TEXTO FORNECIDO —
====
No tocante ao conceito de dados pessoais sensíveis, a LGPD, descreve em seu art. 5º, II que dado sensível é "dado pessoal sobre origem racial ou étnica, convicção religiosa, opinião política, filiação a sindicato ou a organização de caráter religioso, filosófico ou político, dado referente à saúde ou à vida sexual, dado genético ou biométrico, quando vinculado a uma pessoa natural". Desta forma, os dados sensíveis têm sua utilização mais controlada, quando comparada ao uso de dados comuns, principalmente porque apresentam um risco maior de desencadear prejuízos aos titulares de dados.
Portanto, dados sobre raça, etnia, partido político podem ser discriminatórios, assim como os dados de saúde, que ao se tornarem acessíveis a uma seguradora, plano de saúde ou empresa/empregadora podem dificultar a contratação ou mesmo aumentar o custo do serviço para um determinado titular, por dispor maiores riscos na exposição da intimidade de seus titulares, relembrando que a não-discriminação está elencada em nossa Constituição "são invioláveis a intimidade, a vida privada, a honra e a imagem das pessoas, assegurado o direito a indenização pelo dano material ou moral decorrente de sua violação" (Art. 5º, X, CF).
====
TRECHO DOS DADOS —
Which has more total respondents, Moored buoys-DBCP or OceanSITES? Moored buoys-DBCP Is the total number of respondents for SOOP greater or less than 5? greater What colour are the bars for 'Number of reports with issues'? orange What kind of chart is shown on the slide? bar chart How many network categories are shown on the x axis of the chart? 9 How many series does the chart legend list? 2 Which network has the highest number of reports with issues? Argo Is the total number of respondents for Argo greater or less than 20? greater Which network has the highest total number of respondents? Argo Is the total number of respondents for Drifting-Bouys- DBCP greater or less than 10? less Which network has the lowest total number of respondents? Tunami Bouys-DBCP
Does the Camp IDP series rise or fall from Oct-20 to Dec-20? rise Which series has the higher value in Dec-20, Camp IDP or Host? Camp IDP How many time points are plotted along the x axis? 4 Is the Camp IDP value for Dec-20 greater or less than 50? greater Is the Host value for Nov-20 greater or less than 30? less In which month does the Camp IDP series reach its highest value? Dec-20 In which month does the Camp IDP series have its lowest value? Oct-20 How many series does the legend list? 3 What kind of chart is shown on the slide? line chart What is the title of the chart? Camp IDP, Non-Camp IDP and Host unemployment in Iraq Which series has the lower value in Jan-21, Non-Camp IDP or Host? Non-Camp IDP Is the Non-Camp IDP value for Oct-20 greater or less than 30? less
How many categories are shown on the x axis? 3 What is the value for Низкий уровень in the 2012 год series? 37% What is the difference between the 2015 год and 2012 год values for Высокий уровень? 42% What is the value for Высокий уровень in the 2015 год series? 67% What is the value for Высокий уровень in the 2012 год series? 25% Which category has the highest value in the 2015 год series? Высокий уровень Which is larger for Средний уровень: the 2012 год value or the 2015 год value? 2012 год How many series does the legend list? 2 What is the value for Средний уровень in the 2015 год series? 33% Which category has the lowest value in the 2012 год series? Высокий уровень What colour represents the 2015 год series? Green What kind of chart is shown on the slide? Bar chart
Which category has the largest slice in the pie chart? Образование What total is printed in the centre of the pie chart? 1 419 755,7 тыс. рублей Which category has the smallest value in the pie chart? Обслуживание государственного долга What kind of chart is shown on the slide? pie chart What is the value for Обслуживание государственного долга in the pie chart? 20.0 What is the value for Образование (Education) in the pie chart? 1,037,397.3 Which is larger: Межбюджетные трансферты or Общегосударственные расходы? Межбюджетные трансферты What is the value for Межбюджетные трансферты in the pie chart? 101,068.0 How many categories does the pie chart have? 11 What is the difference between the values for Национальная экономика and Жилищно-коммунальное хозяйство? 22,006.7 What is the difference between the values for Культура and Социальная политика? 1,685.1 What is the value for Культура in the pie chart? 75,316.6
====
EXPLORE O MATERIAL —
1. Segundo o texto sobre dados sensíveis, por que o uso desses dados é mais controlado do que o de dados comuns? Responda em uma a três frases.
2. Transcreva do texto sobre dados sensíveis o trecho que começa nas palavras "No tocante ao" e vai até as palavras "titulares de dados.", inclusive.
3. Prossiga com o texto sobre dados sensíveis a partir do ponto em que ele termina.

RESULTADOS DO EXERCÍCIO —
1. O uso dos dados sensíveis é mais controlado porque eles apresentam um risco maior de desencadear prejuízos aos titulares de dados do que os dados comuns.

2.
No tocante ao conceito de dados pessoais sensíveis, a LGPD, descreve em seu art. 5º, II que dado sensível é "dado pessoal sobre origem racial ou étnica, convicção religiosa, opinião política, filiação a sindicato ou a organização de caráter religioso, filosófico ou político, dado referente à saúde ou à vida sexual, dado genético ou biométrico, quando vinculado a uma pessoa natural". Desta forma, os dados sensíveis têm sua utilização mais controlada, quando comparada ao uso de dados comuns, principalmente porque apresentam um risco maior de desencadear prejuízos aos titulares de dados.

3.
Desta forma, a LGPD veio para ficar, vale ressaltar que mesmo com a implementação da Telemedicina pelo Ministério da Saúde, destaca-se a importância da responsabilidade médica das autoridades sanitárias, que abrangem desde o termo de consentimento, à coleta de dados propriamente dita e ao tratamento desses dados, pois o risco de vazamento dessas informações é iminente, em um ambiente comum a exemplo de teleconsultas via aplicativos, de multiplataforma, de mensagens telefônicas, chamadas de voz, de áudio, de prontuário médico para terceiros, de troca de informações de dados sensíveis entre os colaboradores.
Além da necessidade de apresentação de uma finalidade clara e transparente, as operações de tratamento de dados precisam ser justificadas a partir de uma das bases legais que estão autorizadas pela LGPD. O simples armazenamento de dados pessoais sensíveis sob o pretexto líquido de uma possível utilização deles no futuro, repercute não apenas na necessidade de informar ao titular sobre esta nova finalidade como também, justificar a necessidade desta operação de tratamento de dados a partir de uma das justificativas legais previstas na LGPD. Bem como, no caso de uso de qualquer dado pessoal para novas finalidades, distintas daquelas previamente definidas e informadas ao titular de dados, requer uma reanálise, de forma a encontrar uma nova justificativa legal para esta nova operação.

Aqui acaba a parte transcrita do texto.